## Required task
Write down every entry below once more, exactly.

### Extracted data

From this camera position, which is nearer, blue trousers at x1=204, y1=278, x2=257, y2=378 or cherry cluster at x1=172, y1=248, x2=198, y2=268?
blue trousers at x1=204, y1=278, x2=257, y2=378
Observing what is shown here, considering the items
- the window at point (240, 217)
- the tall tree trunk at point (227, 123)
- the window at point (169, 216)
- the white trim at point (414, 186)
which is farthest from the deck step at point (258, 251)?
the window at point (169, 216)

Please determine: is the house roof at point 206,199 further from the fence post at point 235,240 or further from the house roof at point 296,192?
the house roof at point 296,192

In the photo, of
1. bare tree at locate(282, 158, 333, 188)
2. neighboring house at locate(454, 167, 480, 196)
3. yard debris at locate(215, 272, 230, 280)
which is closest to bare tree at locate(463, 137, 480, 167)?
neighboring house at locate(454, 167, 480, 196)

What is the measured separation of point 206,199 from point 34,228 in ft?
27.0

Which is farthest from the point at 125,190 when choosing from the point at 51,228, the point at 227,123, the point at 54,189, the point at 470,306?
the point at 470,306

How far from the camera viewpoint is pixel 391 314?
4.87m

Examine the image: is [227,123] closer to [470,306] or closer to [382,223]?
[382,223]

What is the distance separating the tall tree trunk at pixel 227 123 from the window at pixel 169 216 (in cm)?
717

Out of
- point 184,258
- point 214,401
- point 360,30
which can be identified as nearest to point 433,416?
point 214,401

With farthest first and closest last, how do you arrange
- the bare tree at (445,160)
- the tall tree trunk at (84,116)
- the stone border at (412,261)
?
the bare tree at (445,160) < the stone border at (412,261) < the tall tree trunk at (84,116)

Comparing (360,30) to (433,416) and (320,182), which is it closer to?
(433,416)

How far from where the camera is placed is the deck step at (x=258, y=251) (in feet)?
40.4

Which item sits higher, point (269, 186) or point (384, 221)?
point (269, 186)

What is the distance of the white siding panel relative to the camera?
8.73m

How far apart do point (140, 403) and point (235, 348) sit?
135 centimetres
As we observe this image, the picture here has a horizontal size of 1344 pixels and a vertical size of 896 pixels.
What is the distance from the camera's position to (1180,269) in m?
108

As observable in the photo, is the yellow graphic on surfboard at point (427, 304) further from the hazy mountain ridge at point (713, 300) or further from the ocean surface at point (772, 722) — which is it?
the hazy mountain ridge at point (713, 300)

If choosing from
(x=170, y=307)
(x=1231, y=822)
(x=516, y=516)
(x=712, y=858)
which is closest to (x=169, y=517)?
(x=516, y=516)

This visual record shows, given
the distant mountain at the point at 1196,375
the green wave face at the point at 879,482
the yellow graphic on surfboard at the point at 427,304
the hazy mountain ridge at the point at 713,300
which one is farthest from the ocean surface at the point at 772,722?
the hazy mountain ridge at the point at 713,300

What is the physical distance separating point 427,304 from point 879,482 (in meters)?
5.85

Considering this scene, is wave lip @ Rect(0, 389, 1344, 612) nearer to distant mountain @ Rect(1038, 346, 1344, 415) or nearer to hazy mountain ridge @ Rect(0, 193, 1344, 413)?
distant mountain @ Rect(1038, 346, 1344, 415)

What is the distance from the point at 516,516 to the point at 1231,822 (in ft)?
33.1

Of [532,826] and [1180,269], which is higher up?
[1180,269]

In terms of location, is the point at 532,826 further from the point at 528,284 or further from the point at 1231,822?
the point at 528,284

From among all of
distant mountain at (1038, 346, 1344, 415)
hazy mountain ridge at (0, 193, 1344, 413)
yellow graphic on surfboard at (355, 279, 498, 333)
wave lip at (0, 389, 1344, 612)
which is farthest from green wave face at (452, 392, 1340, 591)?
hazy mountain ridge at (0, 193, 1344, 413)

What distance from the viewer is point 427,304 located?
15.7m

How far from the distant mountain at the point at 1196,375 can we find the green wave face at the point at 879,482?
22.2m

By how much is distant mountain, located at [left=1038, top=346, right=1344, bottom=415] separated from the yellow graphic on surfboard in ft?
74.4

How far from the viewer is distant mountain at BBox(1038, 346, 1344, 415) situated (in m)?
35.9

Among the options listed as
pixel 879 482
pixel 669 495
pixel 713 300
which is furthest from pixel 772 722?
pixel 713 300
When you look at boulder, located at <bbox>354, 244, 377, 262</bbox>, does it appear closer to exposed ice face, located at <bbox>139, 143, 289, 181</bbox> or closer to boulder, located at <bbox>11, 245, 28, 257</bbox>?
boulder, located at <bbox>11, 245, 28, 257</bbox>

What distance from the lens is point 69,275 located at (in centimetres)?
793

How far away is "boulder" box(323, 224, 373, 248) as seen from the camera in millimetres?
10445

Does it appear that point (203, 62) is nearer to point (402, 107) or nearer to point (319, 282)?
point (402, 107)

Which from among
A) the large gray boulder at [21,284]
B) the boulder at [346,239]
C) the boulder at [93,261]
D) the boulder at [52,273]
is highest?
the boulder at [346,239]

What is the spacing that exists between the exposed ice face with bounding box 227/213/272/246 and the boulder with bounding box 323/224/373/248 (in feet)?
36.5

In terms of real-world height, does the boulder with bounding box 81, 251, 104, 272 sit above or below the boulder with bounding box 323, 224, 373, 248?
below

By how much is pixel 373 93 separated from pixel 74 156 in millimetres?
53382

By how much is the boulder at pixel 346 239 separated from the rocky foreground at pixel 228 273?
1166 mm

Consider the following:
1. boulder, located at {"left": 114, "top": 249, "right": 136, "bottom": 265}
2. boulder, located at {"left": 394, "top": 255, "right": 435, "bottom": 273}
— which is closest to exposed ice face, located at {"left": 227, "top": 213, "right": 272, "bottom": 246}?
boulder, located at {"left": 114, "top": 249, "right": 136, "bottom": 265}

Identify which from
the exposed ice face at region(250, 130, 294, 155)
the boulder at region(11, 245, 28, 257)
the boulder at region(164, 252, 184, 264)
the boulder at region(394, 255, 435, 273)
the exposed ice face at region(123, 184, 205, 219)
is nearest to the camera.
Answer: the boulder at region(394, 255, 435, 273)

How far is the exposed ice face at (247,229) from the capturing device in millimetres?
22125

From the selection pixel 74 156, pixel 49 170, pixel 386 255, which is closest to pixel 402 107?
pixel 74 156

######

## The answer
From this camera position, which is nearer, blue trousers at x1=204, y1=278, x2=257, y2=378 or cherry cluster at x1=172, y1=248, x2=198, y2=268?
blue trousers at x1=204, y1=278, x2=257, y2=378
Observing what is shown here, considering the items
- the window at point (240, 217)
- the tall tree trunk at point (227, 123)
- the window at point (169, 216)
- the white trim at point (414, 186)
which is farthest from the deck step at point (258, 251)?
the window at point (169, 216)

Please determine: is the house roof at point 206,199 further from the fence post at point 235,240 or further from the house roof at point 296,192?
the house roof at point 296,192

In the photo, of
1. bare tree at locate(282, 158, 333, 188)
2. neighboring house at locate(454, 167, 480, 196)
3. yard debris at locate(215, 272, 230, 280)
which is closest to bare tree at locate(463, 137, 480, 167)?
neighboring house at locate(454, 167, 480, 196)

What is the measured separation of point 206,199 from point 34,228 in ft?
27.0

Which is farthest from the point at 125,190 when choosing from the point at 51,228, the point at 227,123, the point at 54,189, the point at 470,306?
the point at 470,306

How far from the camera viewpoint is pixel 391 314?
4.87m

Examine the image: is [227,123] closer to [470,306] or closer to [382,223]?
[382,223]

What is the distance separating the tall tree trunk at pixel 227 123 from the window at pixel 169 216 (in cm)?
717

Out of
- point 184,258
- point 214,401
- point 360,30
which can be identified as nearest to point 433,416?
point 214,401

With farthest first and closest last, how do you arrange
- the bare tree at (445,160)
- the tall tree trunk at (84,116)
- the stone border at (412,261)
?
the bare tree at (445,160) < the stone border at (412,261) < the tall tree trunk at (84,116)

Comparing (360,30) to (433,416) and (320,182), which is it closer to?
(433,416)

How far from where the camera is placed is the deck step at (x=258, y=251) (in feet)?
40.4

Which item sits higher, point (269, 186) or point (384, 221)?
point (269, 186)

What is the distance of the white siding panel relative to the camera?
8.73m

How far apart do point (140, 403) and point (235, 348) sit?
135 centimetres
As we observe this image, the picture here has a horizontal size of 1344 pixels and a vertical size of 896 pixels.
What is the distance from the camera's position to (1180,269) in m?
108

As observable in the photo, is the yellow graphic on surfboard at point (427, 304) further from the hazy mountain ridge at point (713, 300) or further from the ocean surface at point (772, 722) — which is it?
the hazy mountain ridge at point (713, 300)

If choosing from
(x=170, y=307)
(x=1231, y=822)
(x=516, y=516)
(x=712, y=858)
which is closest to (x=169, y=517)?
(x=516, y=516)

This visual record shows, given
the distant mountain at the point at 1196,375
the green wave face at the point at 879,482
the yellow graphic on surfboard at the point at 427,304
the hazy mountain ridge at the point at 713,300
which one is farthest from the ocean surface at the point at 772,722?
the hazy mountain ridge at the point at 713,300

What is the physical distance separating point 427,304 from point 879,482 (in meters)?
5.85

Considering this scene, is wave lip @ Rect(0, 389, 1344, 612) nearer to distant mountain @ Rect(1038, 346, 1344, 415) or nearer to hazy mountain ridge @ Rect(0, 193, 1344, 413)?
distant mountain @ Rect(1038, 346, 1344, 415)

What is the distance from the point at 516,516 to the point at 1231,822 (in ft)?
33.1

Of [532,826] and [1180,269], which is higher up?
[1180,269]

In terms of location, is the point at 532,826 further from the point at 528,284 or further from the point at 1231,822?
the point at 528,284

From among all of
distant mountain at (1038, 346, 1344, 415)
hazy mountain ridge at (0, 193, 1344, 413)
yellow graphic on surfboard at (355, 279, 498, 333)
wave lip at (0, 389, 1344, 612)
which is farthest from green wave face at (452, 392, 1340, 591)?
hazy mountain ridge at (0, 193, 1344, 413)

What distance from the viewer is point 427,304 located?
15.7m

How far from the distant mountain at the point at 1196,375 can we find the green wave face at the point at 879,482?
22.2m

By how much is distant mountain, located at [left=1038, top=346, right=1344, bottom=415] separated from the yellow graphic on surfboard in ft?
74.4

How far from the viewer is distant mountain at BBox(1038, 346, 1344, 415) situated (in m)?
35.9

Among the options listed as
pixel 879 482
pixel 669 495
pixel 713 300
which is furthest from pixel 772 722?
pixel 713 300
When you look at boulder, located at <bbox>354, 244, 377, 262</bbox>, does it appear closer to exposed ice face, located at <bbox>139, 143, 289, 181</bbox> or closer to boulder, located at <bbox>11, 245, 28, 257</bbox>?
boulder, located at <bbox>11, 245, 28, 257</bbox>

What distance from the lens is point 69,275 located at (in centimetres)?
793

How far away is "boulder" box(323, 224, 373, 248) as seen from the camera in millimetres?
10445

Does it appear that point (203, 62) is nearer to point (402, 107) or nearer to point (319, 282)?
point (402, 107)

Which from among
A) the large gray boulder at [21,284]
B) the boulder at [346,239]
C) the boulder at [93,261]
D) the boulder at [52,273]
is highest?
the boulder at [346,239]

What is the spacing that exists between the exposed ice face with bounding box 227/213/272/246 and the boulder with bounding box 323/224/373/248 (in feet)?
36.5

In terms of real-world height, does the boulder with bounding box 81, 251, 104, 272 sit above or below the boulder with bounding box 323, 224, 373, 248?
below

By how much is pixel 373 93 separated from pixel 74 156 in millimetres?
53382

By how much is the boulder at pixel 346 239 separated from the rocky foreground at pixel 228 273?
1166 mm

Consider the following:
1. boulder, located at {"left": 114, "top": 249, "right": 136, "bottom": 265}
2. boulder, located at {"left": 394, "top": 255, "right": 435, "bottom": 273}
— which is closest to exposed ice face, located at {"left": 227, "top": 213, "right": 272, "bottom": 246}?
boulder, located at {"left": 114, "top": 249, "right": 136, "bottom": 265}

Identify which from
the exposed ice face at region(250, 130, 294, 155)
the boulder at region(11, 245, 28, 257)
the boulder at region(164, 252, 184, 264)
the boulder at region(394, 255, 435, 273)
the exposed ice face at region(123, 184, 205, 219)
is nearest to the camera.
Answer: the boulder at region(394, 255, 435, 273)

How far is the exposed ice face at (247,229) from the capturing device in millimetres?
22125

From the selection pixel 74 156, pixel 49 170, pixel 386 255, which is closest to pixel 402 107?
pixel 74 156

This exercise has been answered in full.